Most of the speed problems are Outlook issues and can be resolved a number of different ways. Before I begin, let me explain the difference between a .pst and an .ost. If you are using outlook to download e-mail from your e-mail provider via pop3, IMAP or some other service, you are most likely storing your e-mail in a .pst (personal store). If you connect to an exchange server to get your mail, you most likely running in cached exchange mode and have an .ost. The .ost is just a cached version of what is stored for you on the exchange server but is located on your hard drive similar to a .pst. Now that that is out of the way, lets move on to the actual tweaks.
1) The enhancement that I find gives me the most bang for the buck (this is for Outlook 2007 users) is to rename the extend.dat file under the individual user's profile. On XP this is located in c:\documents and settings\
2) The way I understand it, Outlook loads its data store into memory at startup. If you have a lot of e-mail, this can decrease the performance of Outlook significantly. Archiving e-mail into a separate .pst file or deleting old e-mail can help performance.

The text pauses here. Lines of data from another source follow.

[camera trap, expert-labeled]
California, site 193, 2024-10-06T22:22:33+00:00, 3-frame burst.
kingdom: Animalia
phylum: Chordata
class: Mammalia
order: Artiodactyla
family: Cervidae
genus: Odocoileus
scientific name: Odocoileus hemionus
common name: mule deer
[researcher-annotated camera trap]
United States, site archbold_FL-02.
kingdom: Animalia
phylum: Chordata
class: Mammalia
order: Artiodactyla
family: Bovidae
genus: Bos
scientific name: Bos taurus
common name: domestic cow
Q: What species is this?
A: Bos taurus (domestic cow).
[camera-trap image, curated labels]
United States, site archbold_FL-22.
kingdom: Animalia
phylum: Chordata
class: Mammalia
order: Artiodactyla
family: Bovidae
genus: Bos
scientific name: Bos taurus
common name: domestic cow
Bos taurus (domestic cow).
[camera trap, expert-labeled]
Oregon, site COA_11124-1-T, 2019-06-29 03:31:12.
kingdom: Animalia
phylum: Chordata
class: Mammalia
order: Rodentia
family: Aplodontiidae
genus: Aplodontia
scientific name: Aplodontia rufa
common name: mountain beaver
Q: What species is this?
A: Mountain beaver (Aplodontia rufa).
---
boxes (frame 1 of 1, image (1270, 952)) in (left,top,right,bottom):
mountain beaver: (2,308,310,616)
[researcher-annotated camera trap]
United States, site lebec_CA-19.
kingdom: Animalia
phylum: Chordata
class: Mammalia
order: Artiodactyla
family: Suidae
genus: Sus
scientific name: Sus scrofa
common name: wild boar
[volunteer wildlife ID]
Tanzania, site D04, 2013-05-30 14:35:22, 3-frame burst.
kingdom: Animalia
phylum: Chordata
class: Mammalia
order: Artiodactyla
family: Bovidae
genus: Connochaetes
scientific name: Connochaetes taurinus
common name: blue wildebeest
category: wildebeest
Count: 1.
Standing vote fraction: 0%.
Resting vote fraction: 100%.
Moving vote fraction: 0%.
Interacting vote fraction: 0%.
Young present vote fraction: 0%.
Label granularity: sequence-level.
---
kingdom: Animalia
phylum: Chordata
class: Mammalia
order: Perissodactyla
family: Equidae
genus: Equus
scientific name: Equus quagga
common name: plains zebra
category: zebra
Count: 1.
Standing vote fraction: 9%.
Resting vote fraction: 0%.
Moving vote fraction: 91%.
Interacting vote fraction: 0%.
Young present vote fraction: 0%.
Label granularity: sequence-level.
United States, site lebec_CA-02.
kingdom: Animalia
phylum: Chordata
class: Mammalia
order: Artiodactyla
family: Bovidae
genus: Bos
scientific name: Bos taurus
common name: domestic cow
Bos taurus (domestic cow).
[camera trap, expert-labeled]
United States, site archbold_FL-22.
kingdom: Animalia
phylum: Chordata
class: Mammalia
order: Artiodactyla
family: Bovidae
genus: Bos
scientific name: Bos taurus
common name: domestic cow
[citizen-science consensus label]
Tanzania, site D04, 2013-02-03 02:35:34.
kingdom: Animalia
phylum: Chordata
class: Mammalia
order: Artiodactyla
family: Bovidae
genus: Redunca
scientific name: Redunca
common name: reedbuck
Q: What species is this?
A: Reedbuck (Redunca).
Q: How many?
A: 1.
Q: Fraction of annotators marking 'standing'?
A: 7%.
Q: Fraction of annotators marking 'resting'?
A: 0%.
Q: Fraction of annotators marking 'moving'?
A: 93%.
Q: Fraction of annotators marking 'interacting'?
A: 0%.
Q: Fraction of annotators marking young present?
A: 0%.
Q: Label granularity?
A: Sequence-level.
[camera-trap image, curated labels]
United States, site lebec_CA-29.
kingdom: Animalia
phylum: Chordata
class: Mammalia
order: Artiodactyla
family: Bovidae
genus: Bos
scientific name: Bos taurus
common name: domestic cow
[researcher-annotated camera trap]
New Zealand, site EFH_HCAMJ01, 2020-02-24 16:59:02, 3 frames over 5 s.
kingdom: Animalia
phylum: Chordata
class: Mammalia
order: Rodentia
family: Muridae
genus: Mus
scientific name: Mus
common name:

3) Prior to outlook 2003, .pst's and ost's could not exceed 2GB's. In 2003 and later this issue was fixed but for many users, outlook performance decreases significantly when the .pst and .ost sizes reach the 2GB and greater mark. If your .ost file is larger than 2GB, try archiving old e-mail into a local store (.pst). OST's do not shrink in size once data has been removed so if you recently deleted a large quantity of mail and noticed that your .ost hasn't shrunk in size, you can fix this by renaming the .ost file (with outlook closed). When outlook opens again it will connect to the exchange server and re-create the .ost file using a more appropriate size.